Like many Kurds who feel the Israeli struggle against terrorism and extremism in the form of groups such as Hamas bears a resemblance to their own struggle, he is passionate about the idea of forging good relations with the Jewish people and “confronting terrorism together one day.”
ISIS’s invasion of the area between Erbil and Kirkuk was part of its larger campaign in the summer of 2014 when it swept across Iraq’s Sunni Arab heartland and conquered numerous cities. Kirkuk is a large oil-producing city and holds a special place in the policies of the Kurdistan Regional Government. Under Saddam Hussein there was an attempt to Arabize the city. ISIS, which played on sectarian tensions, got within 26 kilometers of it.
The reaction of the Kurdish Peshmerga forces was to carve out a long front line west of the city. They took back dozens of villages, including many inhabited by Arabs.

Records excerpted from a collection
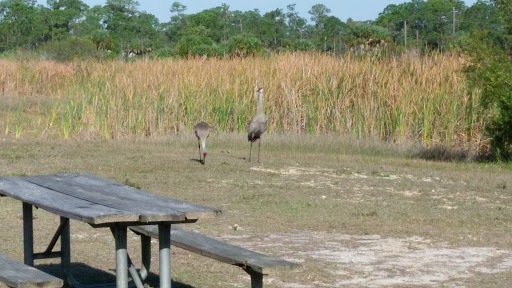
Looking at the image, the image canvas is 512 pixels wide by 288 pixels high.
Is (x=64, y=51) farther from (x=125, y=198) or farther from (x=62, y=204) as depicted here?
(x=62, y=204)

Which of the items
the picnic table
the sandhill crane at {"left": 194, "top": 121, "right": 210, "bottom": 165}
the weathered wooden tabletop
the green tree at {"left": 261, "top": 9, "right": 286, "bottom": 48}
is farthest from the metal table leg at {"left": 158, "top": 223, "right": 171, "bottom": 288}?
the green tree at {"left": 261, "top": 9, "right": 286, "bottom": 48}

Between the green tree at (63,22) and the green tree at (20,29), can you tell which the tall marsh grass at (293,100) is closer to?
the green tree at (20,29)

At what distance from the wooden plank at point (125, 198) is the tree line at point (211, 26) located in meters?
37.4

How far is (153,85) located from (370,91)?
15.0ft

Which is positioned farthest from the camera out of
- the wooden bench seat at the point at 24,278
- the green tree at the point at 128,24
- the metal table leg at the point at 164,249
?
the green tree at the point at 128,24

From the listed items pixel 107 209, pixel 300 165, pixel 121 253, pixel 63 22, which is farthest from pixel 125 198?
pixel 63 22

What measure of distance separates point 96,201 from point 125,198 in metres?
0.22

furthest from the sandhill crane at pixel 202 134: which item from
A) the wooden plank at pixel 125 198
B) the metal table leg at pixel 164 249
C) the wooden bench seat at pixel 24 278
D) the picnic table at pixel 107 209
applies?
the wooden bench seat at pixel 24 278

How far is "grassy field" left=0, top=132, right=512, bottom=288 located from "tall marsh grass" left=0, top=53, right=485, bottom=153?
602 millimetres

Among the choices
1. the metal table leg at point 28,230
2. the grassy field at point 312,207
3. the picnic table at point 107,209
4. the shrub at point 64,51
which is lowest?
the grassy field at point 312,207

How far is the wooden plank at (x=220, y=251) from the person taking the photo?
5.40m

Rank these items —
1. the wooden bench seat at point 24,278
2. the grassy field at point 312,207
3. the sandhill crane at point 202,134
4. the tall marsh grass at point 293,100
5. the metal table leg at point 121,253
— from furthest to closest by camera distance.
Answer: the tall marsh grass at point 293,100, the sandhill crane at point 202,134, the grassy field at point 312,207, the metal table leg at point 121,253, the wooden bench seat at point 24,278

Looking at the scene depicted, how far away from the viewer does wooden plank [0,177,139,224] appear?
5.00 m

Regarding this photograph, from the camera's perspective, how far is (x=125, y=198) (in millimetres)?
5785
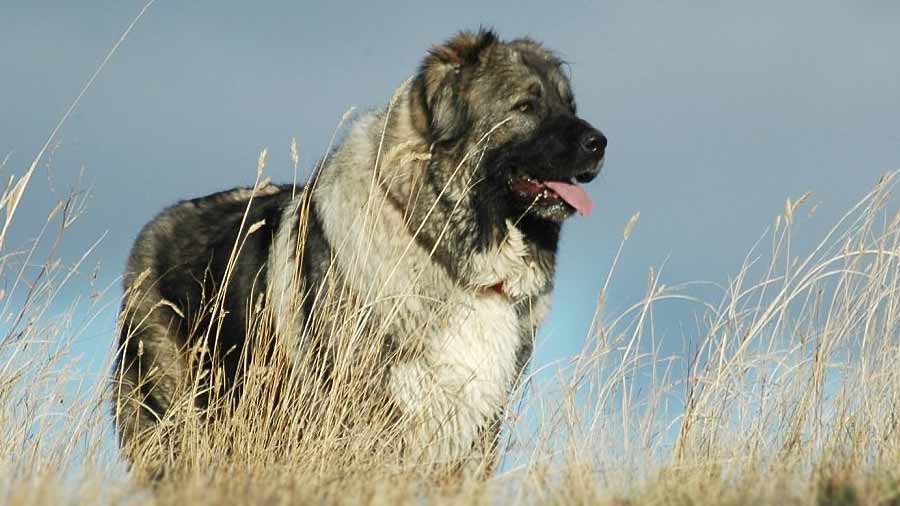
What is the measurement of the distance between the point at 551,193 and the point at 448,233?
46cm

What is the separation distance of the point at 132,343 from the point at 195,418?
1.95 meters

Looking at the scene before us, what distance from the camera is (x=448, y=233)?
4812mm

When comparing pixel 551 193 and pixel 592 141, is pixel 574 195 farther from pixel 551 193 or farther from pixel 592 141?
pixel 592 141

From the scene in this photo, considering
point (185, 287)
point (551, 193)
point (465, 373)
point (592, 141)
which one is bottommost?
point (465, 373)

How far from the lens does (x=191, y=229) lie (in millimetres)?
6016

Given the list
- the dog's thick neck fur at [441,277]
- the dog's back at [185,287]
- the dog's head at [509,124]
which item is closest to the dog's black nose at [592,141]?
the dog's head at [509,124]

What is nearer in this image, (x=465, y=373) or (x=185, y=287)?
(x=465, y=373)

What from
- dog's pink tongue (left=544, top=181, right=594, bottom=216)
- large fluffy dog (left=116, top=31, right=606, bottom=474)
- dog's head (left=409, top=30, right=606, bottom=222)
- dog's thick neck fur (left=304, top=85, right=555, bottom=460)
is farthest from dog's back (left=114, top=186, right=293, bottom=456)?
dog's pink tongue (left=544, top=181, right=594, bottom=216)

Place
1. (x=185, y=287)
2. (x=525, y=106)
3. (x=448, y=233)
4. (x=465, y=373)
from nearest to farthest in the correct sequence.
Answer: (x=465, y=373)
(x=448, y=233)
(x=525, y=106)
(x=185, y=287)

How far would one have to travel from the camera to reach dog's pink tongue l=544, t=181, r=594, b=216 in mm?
4754

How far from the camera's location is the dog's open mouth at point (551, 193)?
15.6ft

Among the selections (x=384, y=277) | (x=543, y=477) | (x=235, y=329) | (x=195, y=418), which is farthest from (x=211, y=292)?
(x=543, y=477)

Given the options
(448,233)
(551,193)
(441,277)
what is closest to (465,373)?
(441,277)

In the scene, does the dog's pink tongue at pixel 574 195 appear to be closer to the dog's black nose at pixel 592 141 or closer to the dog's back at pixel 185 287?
the dog's black nose at pixel 592 141
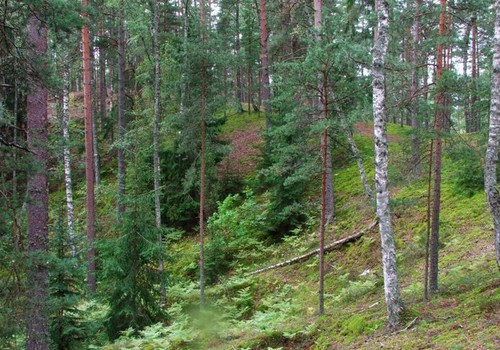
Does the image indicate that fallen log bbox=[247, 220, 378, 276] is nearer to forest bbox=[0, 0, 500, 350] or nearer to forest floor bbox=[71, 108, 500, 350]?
→ forest bbox=[0, 0, 500, 350]

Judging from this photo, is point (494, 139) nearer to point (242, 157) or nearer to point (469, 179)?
point (469, 179)

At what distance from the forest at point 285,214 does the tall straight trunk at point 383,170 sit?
0.12ft

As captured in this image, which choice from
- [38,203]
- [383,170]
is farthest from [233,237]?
[38,203]

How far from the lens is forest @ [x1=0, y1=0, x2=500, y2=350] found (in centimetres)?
771

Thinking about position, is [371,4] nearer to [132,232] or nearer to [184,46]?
[184,46]

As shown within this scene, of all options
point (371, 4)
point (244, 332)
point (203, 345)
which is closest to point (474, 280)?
point (244, 332)

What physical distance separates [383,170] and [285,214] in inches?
319

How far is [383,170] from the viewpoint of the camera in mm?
8703

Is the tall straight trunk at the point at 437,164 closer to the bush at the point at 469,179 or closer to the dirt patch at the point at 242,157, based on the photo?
the bush at the point at 469,179

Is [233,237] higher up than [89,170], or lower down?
lower down

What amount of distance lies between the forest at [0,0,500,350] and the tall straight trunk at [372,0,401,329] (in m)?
0.04

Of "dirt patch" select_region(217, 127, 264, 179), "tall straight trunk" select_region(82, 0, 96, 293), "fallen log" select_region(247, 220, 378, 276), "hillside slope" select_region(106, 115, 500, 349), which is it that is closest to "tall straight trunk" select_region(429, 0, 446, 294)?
"hillside slope" select_region(106, 115, 500, 349)

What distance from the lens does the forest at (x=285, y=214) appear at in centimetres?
771

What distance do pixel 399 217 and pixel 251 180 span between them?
8472 mm
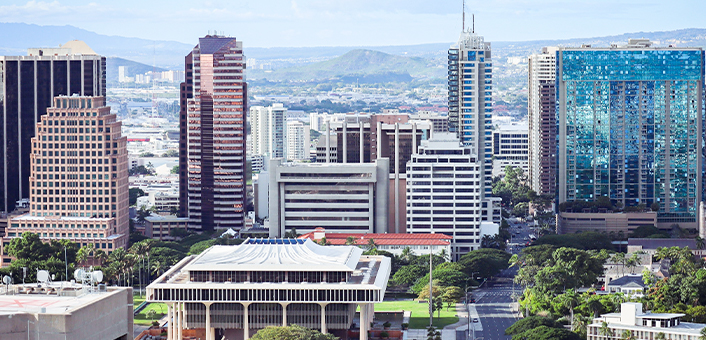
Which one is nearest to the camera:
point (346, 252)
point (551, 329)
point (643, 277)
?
point (551, 329)

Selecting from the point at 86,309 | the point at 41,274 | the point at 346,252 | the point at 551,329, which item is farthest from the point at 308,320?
the point at 86,309

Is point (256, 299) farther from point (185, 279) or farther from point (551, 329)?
point (551, 329)

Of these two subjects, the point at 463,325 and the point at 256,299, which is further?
the point at 463,325

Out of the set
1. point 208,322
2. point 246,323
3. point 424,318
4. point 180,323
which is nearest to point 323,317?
point 246,323

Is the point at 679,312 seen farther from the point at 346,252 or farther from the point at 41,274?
the point at 41,274

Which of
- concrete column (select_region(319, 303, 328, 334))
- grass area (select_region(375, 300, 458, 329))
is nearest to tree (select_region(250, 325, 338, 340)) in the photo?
concrete column (select_region(319, 303, 328, 334))

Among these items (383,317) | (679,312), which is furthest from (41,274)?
(679,312)

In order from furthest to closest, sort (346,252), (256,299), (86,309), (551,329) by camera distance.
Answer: (346,252) < (256,299) < (551,329) < (86,309)
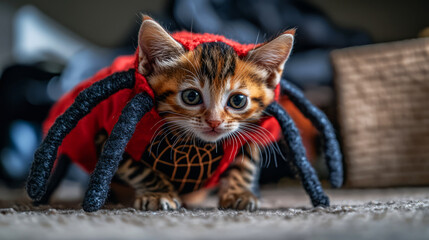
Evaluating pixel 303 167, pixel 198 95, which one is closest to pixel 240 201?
pixel 303 167

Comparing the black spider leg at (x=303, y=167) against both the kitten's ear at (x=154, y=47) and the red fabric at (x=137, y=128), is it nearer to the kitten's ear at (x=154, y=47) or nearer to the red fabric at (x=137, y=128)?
the red fabric at (x=137, y=128)

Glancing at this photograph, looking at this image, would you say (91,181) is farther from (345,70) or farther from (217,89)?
(345,70)

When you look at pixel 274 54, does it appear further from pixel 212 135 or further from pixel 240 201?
pixel 240 201

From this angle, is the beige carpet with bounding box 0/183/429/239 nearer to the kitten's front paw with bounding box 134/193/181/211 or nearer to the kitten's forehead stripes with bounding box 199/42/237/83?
the kitten's front paw with bounding box 134/193/181/211

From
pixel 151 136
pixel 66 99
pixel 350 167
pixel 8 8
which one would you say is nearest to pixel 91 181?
pixel 151 136

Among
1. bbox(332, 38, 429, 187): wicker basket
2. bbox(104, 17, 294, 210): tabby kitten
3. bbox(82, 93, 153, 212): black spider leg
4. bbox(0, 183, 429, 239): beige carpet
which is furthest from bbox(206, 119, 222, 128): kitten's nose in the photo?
bbox(332, 38, 429, 187): wicker basket
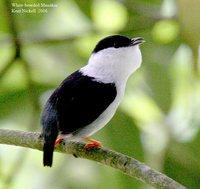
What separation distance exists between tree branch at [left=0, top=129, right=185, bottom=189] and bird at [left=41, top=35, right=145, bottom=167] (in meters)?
0.07

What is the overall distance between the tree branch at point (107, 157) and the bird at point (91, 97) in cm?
7

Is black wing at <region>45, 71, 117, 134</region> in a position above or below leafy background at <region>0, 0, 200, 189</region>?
above

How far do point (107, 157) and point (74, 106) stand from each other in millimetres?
511

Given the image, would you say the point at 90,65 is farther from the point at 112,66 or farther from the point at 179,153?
the point at 179,153

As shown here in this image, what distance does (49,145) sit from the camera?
11.1 feet

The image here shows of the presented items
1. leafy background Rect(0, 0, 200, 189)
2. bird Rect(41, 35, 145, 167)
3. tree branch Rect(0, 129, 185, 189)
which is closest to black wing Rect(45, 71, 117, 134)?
bird Rect(41, 35, 145, 167)

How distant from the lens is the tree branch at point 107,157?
107 inches

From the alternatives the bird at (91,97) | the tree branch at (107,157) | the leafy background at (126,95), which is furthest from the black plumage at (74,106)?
the leafy background at (126,95)

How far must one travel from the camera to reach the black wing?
3.57m

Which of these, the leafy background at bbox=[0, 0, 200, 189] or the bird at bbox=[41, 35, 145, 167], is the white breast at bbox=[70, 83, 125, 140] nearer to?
the bird at bbox=[41, 35, 145, 167]

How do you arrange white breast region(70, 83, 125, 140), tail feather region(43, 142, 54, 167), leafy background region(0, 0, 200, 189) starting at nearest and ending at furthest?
tail feather region(43, 142, 54, 167) < white breast region(70, 83, 125, 140) < leafy background region(0, 0, 200, 189)

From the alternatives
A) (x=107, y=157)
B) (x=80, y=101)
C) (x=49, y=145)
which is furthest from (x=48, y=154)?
(x=80, y=101)

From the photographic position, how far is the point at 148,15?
430 centimetres

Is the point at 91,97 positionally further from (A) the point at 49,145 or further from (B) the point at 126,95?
(B) the point at 126,95
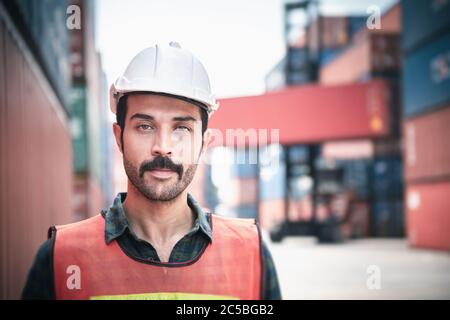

- _Task item_:
Answer these questions using the passage about ISIS near Kirkuk:
(a) How close to Kirkuk did ISIS get?
(b) What was attempted in Kirkuk under Saddam Hussein?
(c) Where did the Kurdish Peshmerga forces carve out their front line?
The records have no connection to the passage about ISIS near Kirkuk.

- _Reply_:
(a) Within 26 kilometers of the city.
(b) An attempt to Arabize the city.
(c) West of the city.